Its only because mine is a pro-rata occupation! For non pro-rata the timelines you mentioned are more or less correct. Though the backlog for 60 pointers out there too is close to 3 months now.


----------



## rahulnair (May 17, 2015)

@Ktoda - Sorry. Just saw you too belonged to the same occupation code. This year the wait has been very long... I believe a change in rules for Canada immigration and PTE have been game changers


----------



## Surbhi (Aug 27, 2013)

andreyx108b said:


> rahulnair said:
> 
> 
> > You should ideally add these timelines to your signature so that others can view it and you will also be not requested for the same time and again
> ...


@andreyx I had added my details to tracker when you first suggested  
I'm finding myself technically challenged in effectively navigating thorough this site  couldn't figure out how to update my signature. Also I can't see your signature or anyone else's  
I haven't been using my laptop lately.. Only using mobile for everything apart from official stuff. May be I'll get a solution when I'll try it on normal site rather than Mobile app.


----------



## andreyx108b (Mar 15, 2015)

Surbhi said:


> @andreyx I had added my details to tracker when you first suggested  I'm finding myself technically challenged in effectively navigating thorough this site  couldn't figure out how to update my signature. Also I can't see your signature or anyone else's  I haven't been using my laptop lately.. Only using mobile for everything apart from official stuff. May be I'll get a solution when I'll try it on normal site rather than Mobile app.


Hey mate, on mobile signature is not visible.

I'll pm you in a second.


----------



## AusEducated (Oct 8, 2015)

Hi Friends,

I request your advise on my case.
It has been 3 months since I lodged my application and my application status is still "Application Received".

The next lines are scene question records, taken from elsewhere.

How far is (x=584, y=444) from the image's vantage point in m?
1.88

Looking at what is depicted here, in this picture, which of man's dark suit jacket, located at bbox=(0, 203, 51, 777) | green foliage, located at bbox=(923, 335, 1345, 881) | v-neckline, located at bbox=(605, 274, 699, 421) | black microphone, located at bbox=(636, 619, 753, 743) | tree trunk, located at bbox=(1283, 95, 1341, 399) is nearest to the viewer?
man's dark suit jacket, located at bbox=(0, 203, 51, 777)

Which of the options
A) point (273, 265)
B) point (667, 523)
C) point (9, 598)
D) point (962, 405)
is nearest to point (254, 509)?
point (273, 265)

I have no clue as to what is happening and too afraid to call DIBP as I applied through an Agent. The agent is asking me to wait and wait since a month.

I need to leave for Australia ASAP as my wife is 3 months pregnant. (So you understand my anxiety) 

Very close to a nervous breakdown on how I will manage to (Quit my job + Fly to Aus for the 1st time + Get a job + Call wife and mother to Aus + Get my first born to be an Aussie and live happily ever after) ALL in 2016. :noidea: But that's a discussion for another day I guess. 

Have never been so desperate ever in my life for some positive news and inspirational stories. 

This is is Hopefully going to be Legen....dary! :fingerscrossed:


----------



## Jeeten#80 (Mar 26, 2015)

As today you have completed 3 months since Visa application, there is no harm in calling them.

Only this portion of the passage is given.